[Data listing]

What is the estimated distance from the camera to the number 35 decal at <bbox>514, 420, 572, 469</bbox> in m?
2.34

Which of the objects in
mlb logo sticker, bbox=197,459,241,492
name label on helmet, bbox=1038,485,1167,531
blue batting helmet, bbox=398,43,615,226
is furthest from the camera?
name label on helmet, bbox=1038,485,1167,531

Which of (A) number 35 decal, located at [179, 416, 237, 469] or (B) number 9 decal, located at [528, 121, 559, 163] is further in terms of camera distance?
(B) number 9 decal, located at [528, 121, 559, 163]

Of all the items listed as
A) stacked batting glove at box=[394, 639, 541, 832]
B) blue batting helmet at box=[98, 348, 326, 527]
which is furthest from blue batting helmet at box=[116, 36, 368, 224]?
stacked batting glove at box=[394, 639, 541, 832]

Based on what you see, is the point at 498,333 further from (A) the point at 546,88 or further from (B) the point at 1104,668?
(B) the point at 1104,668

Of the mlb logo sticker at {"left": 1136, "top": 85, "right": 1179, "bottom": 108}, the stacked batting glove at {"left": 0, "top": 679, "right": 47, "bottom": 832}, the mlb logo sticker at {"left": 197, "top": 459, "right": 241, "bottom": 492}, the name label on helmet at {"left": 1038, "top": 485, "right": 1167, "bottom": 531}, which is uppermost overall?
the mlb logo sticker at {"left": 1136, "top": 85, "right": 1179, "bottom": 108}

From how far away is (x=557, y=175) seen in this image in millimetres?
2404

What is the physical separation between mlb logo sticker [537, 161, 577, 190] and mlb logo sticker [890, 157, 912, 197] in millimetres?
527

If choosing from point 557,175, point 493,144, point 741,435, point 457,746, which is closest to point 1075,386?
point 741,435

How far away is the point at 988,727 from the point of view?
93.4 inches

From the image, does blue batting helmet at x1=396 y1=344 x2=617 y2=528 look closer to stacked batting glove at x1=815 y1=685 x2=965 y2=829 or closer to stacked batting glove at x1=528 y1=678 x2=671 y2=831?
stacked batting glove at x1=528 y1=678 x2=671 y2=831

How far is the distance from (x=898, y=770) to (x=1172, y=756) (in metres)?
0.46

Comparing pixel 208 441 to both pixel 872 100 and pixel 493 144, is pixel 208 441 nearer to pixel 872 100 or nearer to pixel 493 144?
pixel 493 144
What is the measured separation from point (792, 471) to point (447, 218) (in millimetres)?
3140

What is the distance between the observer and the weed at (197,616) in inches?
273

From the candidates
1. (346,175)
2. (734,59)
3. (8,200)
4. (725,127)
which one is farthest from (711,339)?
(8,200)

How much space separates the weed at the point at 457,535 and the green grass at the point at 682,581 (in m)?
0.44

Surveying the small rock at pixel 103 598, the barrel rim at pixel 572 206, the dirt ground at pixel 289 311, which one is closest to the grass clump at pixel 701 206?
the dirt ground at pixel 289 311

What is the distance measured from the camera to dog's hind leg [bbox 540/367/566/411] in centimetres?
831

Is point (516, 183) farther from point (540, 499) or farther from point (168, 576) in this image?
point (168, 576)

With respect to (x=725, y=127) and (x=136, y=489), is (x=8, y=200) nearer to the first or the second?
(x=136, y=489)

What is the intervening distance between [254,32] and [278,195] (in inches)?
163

Problem requirements: Please rewrite the stretch from the line containing "Is point (516, 183)" through the end of the records, both ends included, and scale every coordinate and distance in the answers by 1.1, rounding to whole numbers with halves rounded up. Keep all other lines unchanged.

Result for this exercise:
Is point (516, 183) farther from point (540, 499) or farther from point (168, 576) in this image?
point (185, 634)

With respect to (x=725, y=127) and (x=136, y=489), is (x=8, y=200) nearer to the first or the second?
(x=150, y=538)

What is the intervening distance between [254,32] and [278,195] (in inches)?
179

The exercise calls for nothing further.